Diabetes, autoimmune disorders, and oncology continue to be high areas of interest to managed healthcare executives in 2018. With a variety of new, high-cost drugs, chronic obstructive pulmonary disease (COPD) joins the top four therapeutic categories.
The projected specialty/biotech trend is 17.7% in 2018, down from the 18.7% in 2017, according to Segal Consulting. Although the trend is lower, specialty drugs still consumed one-third of total drug costs in 2016, with expected growth to 50% by 2020, according to Segal.
Prime Therapeutics, a pharmacy benefits manager (PBM), reports that through mid-year 2017, specialty spending on the medical and pharmacy benefits combined was about 45%.
Here are some of the latest developments in the top four therapeutic areas for 2018:
Merck’s follow-on insulin glargine product, Lusduna Nexvue, was granted “tentative approval” in 2017, but its market availability—probably 2018 or 2019—is contingent upon resolving ongoing patent litigation.
“Although not A-rated, or a substitute at the point of service with Lantus, an already approved insulin glargine, it is a therapeutic option,” says Christopher Peterson, director of clinical evaluation and policy for Express Scripts, a PBM.
At press time, approval of Mylan’s product, Basalog, another insulin glargine, is expected in July 2018, but like Merck’s product, it might face patent litigation before it becomes available.
Sanofi’s Admelog (insulin lispro), a follow-on protein to Eli Lilly’s Humalog, received approval in December 2017, and availability will likely occur in 2018, Peterson says.
Another class of diabetes medications to watch is the glucagon-like peptide-1 (GLP-1) receptor agonists, Peterson says. Novo Nordisk’s semaglutide injection, Ozempic, a once-weekly GLP-1, received approval in December 2017. This product joins the company’s diabetes portfolio, which currently includes the once-daily GLP-1 analog, Victoza (liraglutide). Other GLP-1 receptor agonists include AstraZeneca’s Byetta (exenatide) and Eli Lilly’s Trulicity (dulaglutide).
At press time, it is also anticipated that Merck and Pfizer will receive approval shortly for their new sodium glucose cotransporter-2 (SGLT-2) inhibitor, ertugliflozin, an oral therapy resulting in excretion of excess glucose in the urine and decreasing blood glucose levels.
“The SGLT-2 inhibitor class will continue to grow due to the positive cardiovascular outcomes data from studies with Invokana and Jardiance,” Peterson says.
Manufacturers are also combining diabetes drugs for increased effectiveness. Merck is expected to receive approval for ertugliflozin combination products shortly after press time, which will be taken with metformin and Merck’s Januvia (sitagliptin). In addition, Victoza joins a long-acting, basil insulin, such as Lantus or Levemir, as a rela tively new way to treat diabetes.

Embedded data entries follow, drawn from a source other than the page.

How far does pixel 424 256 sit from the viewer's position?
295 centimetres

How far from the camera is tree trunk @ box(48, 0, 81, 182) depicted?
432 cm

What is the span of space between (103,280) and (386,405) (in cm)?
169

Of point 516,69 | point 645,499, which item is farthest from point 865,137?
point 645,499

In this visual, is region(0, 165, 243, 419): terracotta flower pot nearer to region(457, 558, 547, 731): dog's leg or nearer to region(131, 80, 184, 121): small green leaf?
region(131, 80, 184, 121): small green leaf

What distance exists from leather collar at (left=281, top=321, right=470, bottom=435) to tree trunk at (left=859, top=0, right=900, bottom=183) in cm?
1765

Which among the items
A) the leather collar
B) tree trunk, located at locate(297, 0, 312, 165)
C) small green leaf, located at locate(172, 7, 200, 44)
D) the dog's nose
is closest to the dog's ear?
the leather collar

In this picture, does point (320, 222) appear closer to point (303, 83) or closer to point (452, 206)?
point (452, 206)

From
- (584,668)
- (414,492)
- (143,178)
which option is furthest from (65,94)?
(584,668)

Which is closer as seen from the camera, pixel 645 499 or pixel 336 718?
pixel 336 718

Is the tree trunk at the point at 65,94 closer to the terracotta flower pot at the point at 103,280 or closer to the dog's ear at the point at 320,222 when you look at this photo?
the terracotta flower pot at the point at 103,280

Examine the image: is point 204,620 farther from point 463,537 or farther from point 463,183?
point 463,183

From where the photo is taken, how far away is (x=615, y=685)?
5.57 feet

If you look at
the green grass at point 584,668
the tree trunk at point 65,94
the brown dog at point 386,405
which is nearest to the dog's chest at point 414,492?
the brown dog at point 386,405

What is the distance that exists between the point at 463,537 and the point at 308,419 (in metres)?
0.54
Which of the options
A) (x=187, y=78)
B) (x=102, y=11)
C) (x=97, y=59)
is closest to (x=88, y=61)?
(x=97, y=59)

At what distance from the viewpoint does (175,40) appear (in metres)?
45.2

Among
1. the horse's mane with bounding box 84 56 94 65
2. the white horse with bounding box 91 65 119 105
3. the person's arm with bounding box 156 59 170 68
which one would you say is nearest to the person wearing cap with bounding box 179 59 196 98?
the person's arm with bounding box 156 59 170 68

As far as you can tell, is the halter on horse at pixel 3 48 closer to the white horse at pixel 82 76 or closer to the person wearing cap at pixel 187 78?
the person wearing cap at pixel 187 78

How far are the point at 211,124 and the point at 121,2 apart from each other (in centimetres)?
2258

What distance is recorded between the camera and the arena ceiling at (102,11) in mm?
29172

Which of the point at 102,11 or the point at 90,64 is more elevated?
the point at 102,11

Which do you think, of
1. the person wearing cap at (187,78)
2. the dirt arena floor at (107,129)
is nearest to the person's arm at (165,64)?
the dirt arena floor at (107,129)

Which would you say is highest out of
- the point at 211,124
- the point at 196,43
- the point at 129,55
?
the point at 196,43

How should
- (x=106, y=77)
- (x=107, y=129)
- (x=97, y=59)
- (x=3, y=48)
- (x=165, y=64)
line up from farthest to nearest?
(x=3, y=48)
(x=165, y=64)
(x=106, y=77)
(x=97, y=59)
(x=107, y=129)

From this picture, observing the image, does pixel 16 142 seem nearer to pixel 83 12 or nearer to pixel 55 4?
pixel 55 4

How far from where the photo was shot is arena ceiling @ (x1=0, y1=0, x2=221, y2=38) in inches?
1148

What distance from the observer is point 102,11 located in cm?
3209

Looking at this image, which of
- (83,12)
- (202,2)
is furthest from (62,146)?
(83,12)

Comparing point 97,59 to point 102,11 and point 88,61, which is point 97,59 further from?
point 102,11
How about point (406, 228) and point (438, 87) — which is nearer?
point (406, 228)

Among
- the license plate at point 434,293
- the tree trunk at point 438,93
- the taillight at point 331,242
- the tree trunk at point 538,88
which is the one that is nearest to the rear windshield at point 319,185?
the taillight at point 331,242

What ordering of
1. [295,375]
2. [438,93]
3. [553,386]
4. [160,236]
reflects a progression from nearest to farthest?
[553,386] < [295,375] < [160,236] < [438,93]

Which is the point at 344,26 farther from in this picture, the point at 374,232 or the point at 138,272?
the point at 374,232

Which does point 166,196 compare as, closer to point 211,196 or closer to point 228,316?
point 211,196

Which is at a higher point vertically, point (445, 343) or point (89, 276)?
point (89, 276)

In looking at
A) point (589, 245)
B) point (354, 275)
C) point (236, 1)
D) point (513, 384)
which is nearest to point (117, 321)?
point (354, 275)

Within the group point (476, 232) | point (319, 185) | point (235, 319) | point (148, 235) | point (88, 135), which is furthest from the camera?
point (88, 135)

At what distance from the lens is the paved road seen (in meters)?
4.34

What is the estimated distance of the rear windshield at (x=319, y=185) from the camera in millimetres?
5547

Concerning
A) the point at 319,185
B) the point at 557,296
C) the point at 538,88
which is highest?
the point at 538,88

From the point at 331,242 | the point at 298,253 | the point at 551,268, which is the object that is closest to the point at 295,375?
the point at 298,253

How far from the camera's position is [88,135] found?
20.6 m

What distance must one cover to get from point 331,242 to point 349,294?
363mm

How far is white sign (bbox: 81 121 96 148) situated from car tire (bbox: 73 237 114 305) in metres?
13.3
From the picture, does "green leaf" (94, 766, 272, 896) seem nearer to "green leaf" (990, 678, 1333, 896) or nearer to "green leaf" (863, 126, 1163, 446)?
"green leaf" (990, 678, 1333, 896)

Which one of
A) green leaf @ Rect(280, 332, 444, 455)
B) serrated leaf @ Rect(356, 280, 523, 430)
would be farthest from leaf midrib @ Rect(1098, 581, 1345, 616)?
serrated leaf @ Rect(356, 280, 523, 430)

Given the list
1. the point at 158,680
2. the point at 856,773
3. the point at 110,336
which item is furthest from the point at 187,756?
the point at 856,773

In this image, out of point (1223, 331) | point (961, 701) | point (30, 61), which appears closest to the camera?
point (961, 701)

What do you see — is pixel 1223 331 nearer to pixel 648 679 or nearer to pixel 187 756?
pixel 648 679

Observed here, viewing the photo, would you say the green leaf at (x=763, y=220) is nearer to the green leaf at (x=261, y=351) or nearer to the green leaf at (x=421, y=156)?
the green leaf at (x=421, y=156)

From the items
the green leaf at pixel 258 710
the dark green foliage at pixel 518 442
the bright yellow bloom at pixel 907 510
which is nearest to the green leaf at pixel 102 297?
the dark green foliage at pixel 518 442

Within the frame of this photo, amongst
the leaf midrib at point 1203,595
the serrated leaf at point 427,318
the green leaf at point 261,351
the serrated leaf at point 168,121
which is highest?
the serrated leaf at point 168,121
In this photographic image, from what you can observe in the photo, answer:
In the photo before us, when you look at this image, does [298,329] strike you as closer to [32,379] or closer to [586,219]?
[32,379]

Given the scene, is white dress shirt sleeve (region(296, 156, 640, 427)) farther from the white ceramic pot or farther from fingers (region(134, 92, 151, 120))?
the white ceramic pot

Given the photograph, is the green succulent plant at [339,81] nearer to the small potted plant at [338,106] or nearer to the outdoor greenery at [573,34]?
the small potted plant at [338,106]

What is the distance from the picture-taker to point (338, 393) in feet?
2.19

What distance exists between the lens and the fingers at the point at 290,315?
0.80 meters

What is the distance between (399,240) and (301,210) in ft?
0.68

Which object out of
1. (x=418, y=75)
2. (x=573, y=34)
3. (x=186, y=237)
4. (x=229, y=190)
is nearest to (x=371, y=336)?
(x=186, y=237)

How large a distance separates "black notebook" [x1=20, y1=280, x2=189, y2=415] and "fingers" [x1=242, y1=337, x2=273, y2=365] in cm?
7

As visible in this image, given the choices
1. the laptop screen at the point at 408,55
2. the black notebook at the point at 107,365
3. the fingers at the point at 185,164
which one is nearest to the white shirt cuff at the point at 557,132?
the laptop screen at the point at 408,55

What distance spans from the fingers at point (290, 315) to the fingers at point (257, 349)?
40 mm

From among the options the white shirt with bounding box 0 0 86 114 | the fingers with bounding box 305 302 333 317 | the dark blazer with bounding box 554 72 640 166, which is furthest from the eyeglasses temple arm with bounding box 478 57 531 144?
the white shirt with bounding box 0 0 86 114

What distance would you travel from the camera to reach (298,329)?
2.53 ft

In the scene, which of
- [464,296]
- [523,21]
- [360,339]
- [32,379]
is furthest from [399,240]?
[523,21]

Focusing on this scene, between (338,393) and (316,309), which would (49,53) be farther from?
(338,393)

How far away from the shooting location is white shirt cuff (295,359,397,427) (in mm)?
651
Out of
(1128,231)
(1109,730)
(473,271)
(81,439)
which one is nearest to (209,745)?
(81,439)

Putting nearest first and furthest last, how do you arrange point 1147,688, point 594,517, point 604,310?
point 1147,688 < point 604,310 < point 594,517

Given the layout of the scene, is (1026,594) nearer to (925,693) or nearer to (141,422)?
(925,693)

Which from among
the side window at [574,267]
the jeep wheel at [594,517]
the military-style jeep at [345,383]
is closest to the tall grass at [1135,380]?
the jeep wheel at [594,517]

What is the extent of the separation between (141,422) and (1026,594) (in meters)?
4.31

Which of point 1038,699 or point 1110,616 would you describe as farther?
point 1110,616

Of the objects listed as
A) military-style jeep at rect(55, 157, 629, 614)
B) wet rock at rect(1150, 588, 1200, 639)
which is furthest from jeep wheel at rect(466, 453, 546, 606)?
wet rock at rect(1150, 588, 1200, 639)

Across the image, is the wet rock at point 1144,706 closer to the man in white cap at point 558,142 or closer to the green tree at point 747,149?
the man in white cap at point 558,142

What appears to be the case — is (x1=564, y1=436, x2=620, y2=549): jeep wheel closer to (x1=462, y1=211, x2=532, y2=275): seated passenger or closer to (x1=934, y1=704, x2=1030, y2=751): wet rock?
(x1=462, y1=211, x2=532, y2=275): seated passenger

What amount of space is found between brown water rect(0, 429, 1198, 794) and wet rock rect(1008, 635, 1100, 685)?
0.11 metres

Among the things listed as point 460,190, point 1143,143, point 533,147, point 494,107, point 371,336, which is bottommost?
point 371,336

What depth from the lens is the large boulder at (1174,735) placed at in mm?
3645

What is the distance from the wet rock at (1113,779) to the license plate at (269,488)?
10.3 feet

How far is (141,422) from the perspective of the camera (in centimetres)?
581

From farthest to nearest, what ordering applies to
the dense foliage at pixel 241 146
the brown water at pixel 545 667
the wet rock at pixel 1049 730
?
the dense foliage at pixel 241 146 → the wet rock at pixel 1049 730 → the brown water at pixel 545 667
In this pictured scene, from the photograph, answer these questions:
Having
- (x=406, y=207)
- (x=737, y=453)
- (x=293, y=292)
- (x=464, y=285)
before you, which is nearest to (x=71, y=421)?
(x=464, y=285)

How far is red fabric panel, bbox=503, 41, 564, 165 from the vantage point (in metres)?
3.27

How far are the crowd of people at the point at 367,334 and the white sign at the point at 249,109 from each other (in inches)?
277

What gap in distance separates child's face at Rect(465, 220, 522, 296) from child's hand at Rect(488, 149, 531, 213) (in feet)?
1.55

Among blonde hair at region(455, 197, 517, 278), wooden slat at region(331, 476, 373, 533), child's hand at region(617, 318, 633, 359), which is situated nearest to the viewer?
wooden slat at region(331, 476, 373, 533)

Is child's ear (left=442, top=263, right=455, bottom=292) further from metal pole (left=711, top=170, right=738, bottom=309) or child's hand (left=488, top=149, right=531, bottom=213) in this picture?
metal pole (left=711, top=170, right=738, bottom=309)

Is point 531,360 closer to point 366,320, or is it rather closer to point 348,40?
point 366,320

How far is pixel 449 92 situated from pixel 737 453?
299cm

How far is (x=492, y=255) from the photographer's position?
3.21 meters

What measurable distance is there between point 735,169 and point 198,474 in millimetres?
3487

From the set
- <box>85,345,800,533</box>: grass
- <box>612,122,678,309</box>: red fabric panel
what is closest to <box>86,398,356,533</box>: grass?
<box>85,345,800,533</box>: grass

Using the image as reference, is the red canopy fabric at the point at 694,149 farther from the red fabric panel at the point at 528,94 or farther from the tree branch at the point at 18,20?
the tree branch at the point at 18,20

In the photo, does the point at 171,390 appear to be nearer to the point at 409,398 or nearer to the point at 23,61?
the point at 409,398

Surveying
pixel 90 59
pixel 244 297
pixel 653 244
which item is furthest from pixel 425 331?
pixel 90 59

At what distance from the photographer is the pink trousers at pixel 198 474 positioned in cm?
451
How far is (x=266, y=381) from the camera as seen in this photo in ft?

“This combination makes it work better and helps to reduce post-meal hyperglycemia and weight gain that can sometimes occur if a long-acting drug is taken by itself,” says Julie Rubin, director of clinical services for CompleteRx pharmacy consulting firm.
She says, however, that the combination of drugs might increase costs for already expensive drugs because patients are now using two drugs at the same time.
On the other hand, Patrick Gleason, senior director of outcomes for Prime Therapeutics, says combinations might increase utilization, providing more opportunity for controlling diabetes, even if the costs are higher. “The value is in preventing heart attacks, something that might take years with just glucose control,” he says.